If you give a five-year estimate, you write off 20 percent of base per year. Ten years? That brings it down to ten percent. One divided by whatever number of years, that’s the rate. Every quarter, that rate determine your cash flow. It seems random until you understand that. The second is that time actualy plays an even bigger role than expected.
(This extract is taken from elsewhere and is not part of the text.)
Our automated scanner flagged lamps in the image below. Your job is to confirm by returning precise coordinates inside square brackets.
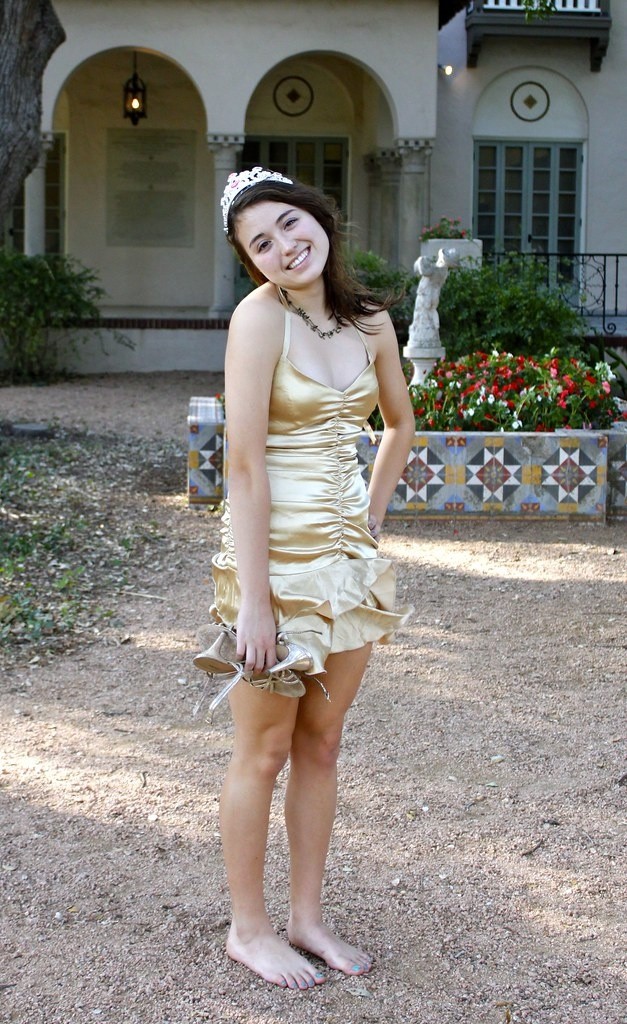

Very few businesses purchase an asset on Jan 1st. Why would they? What if you purchased the van and got it on the road in July? You only operated it for half the year. Prorate the cost for the first year. Choose the correct convention when using the tool, and it will automatically account for partial years. Your initial tax return will show a lower deduction, and then the last year will show a slightly higher one to make up the difference. But overall, it doesn’t change anything. It simply shifts the timing of when you recognize it in your books.

Another thing that trips people up is book value. This is nothing more than price you originally paid less every bit of depreciation you’ve recorded to date. Every single year, it decrease until it reaches the salvage value floor. From then on out, you don’t depreciate any further
unless something goes wrong and there’s some type of physical damage or loss. You use it to track what the actual value of the asset is on your balance sheet today (not what you paid for it five years ago).

That’s where judgment enters into choosing the right useful life. For example, a laptop could have a ten-year mechanical lifespan, but will be obsolete within three years. Your shorter time period should correspond with its actual usefulness. Maybe heavy machinery might run for fifteen years but lose most of its efficiency after seven. The table of references on the page provides a guide for this across typical types of assets.

Don’t pull an arbitrary number off the wall because “it sounds good”. Pull a number consistent with how much you actualy use the equipment. Straight line is predictable. You know what to expect, straight line depreciation. No surprises there. Your profit margin looks steady from year to year, as all the expense is smoothed out.

You don’t have to worry about complicated front-loaded deductions to drive up your cash flow in the first few years, but you also don’t have any extra balls to juggle. Straight Line turns a complex world of aging machinery into an orderly schedule. Enter the cost, the salvage estimate and the number of years. There it is!